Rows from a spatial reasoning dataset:

START

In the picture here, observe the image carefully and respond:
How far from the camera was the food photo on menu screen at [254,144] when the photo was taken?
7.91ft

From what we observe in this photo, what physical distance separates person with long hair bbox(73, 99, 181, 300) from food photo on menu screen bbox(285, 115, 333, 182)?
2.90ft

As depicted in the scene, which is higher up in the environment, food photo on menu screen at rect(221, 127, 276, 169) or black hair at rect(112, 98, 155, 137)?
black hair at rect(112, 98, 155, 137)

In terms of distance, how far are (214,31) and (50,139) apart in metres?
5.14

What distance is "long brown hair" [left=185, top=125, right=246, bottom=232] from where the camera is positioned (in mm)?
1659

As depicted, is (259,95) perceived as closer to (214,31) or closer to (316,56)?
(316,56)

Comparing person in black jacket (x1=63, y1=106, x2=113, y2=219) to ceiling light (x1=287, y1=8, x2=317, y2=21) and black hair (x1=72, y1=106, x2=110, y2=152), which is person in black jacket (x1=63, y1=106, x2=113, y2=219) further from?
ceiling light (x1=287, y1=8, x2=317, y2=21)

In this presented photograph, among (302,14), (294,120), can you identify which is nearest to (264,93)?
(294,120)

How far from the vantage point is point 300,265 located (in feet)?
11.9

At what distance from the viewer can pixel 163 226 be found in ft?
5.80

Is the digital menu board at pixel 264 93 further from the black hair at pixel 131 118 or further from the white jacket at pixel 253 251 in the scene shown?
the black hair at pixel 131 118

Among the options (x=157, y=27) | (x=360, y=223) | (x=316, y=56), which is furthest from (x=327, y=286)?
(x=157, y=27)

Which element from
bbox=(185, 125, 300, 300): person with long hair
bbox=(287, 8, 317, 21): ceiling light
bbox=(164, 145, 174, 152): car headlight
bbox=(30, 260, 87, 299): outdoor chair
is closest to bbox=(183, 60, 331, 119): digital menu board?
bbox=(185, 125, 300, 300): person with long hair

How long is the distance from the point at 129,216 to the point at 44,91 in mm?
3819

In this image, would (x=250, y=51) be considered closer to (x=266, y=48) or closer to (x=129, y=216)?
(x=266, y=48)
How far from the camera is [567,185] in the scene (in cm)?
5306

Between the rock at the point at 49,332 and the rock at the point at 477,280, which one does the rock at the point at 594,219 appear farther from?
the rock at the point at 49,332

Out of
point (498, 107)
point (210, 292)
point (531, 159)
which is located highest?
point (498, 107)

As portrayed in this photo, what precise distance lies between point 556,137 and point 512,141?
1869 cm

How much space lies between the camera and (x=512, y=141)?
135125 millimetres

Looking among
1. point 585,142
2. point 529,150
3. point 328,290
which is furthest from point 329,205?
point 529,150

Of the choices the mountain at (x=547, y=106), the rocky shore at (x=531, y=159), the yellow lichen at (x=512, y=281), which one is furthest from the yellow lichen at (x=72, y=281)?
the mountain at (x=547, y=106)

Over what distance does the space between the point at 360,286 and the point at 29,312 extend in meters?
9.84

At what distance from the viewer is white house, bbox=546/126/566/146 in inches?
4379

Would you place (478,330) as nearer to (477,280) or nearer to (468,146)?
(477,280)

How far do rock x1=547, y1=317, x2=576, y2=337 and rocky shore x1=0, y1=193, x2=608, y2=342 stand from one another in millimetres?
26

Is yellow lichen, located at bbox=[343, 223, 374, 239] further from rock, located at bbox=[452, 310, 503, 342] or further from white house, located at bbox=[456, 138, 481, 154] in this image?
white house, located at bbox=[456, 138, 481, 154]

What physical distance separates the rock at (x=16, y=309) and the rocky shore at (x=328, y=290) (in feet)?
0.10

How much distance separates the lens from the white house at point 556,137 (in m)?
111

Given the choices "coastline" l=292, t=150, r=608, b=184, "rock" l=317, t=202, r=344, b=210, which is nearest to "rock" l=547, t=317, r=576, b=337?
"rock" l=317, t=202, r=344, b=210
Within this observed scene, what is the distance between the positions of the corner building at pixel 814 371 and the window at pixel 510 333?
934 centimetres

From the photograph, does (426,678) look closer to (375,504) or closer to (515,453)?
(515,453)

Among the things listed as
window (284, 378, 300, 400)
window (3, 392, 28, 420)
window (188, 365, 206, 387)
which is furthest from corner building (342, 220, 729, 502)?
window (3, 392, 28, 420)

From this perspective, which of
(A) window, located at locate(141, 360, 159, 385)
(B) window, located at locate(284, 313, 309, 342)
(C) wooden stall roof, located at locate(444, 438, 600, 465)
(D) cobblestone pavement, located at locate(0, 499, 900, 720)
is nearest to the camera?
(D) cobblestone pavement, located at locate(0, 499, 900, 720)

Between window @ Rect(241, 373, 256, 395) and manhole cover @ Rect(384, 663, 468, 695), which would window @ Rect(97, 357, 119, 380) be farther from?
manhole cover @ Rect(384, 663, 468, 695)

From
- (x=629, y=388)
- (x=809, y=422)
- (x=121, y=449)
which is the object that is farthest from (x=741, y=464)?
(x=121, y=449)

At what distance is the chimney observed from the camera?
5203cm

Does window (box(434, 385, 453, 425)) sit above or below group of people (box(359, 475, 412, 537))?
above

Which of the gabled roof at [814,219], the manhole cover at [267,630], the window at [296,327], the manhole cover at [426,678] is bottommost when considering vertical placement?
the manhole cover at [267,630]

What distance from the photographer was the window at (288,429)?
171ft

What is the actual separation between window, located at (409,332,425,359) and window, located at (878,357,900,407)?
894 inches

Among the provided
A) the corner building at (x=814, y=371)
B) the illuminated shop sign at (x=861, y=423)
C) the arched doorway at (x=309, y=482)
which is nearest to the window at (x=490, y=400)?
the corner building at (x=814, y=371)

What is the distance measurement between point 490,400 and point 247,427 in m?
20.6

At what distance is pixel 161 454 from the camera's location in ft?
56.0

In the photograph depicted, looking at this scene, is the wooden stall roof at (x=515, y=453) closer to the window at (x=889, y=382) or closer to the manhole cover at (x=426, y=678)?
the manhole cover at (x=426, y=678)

END

Exercise prompt —
With both ends included, please retype exactly the lines from the line containing "Between window @" to the final line of the data.

Response to the exercise —
Between window @ Rect(241, 373, 256, 395) and manhole cover @ Rect(384, 663, 468, 695), which would window @ Rect(97, 357, 119, 380) be farther from?
manhole cover @ Rect(384, 663, 468, 695)

From
- (x=629, y=388)
- (x=809, y=422)
- (x=121, y=449)
which is the object that is farthest from (x=741, y=464)?
(x=121, y=449)

At what distance is the chimney observed from the camera?
5203cm

Does window (box(434, 385, 453, 425)) sit above or below group of people (box(359, 475, 412, 537))?
above

Which of the gabled roof at [814,219], the manhole cover at [267,630], the window at [296,327], the manhole cover at [426,678] is bottommost when considering vertical placement?
the manhole cover at [267,630]

What distance from the photographer was the window at (288,429)?
171ft

What is the actual separation between window, located at (409,332,425,359) and window, located at (878,357,900,407)?
894 inches

Among the provided
A) the corner building at (x=814, y=371)
B) the illuminated shop sign at (x=861, y=423)
C) the arched doorway at (x=309, y=482)
which is nearest to the window at (x=490, y=400)?
the corner building at (x=814, y=371)

What is the distance measurement between point 490,400 and point 247,427 in m?
20.6

At what distance is pixel 161 454 from the camera's location in ft?
56.0

In the photograph depicted, looking at this scene, is the wooden stall roof at (x=515, y=453) closer to the window at (x=889, y=382) or closer to the manhole cover at (x=426, y=678)?
the manhole cover at (x=426, y=678)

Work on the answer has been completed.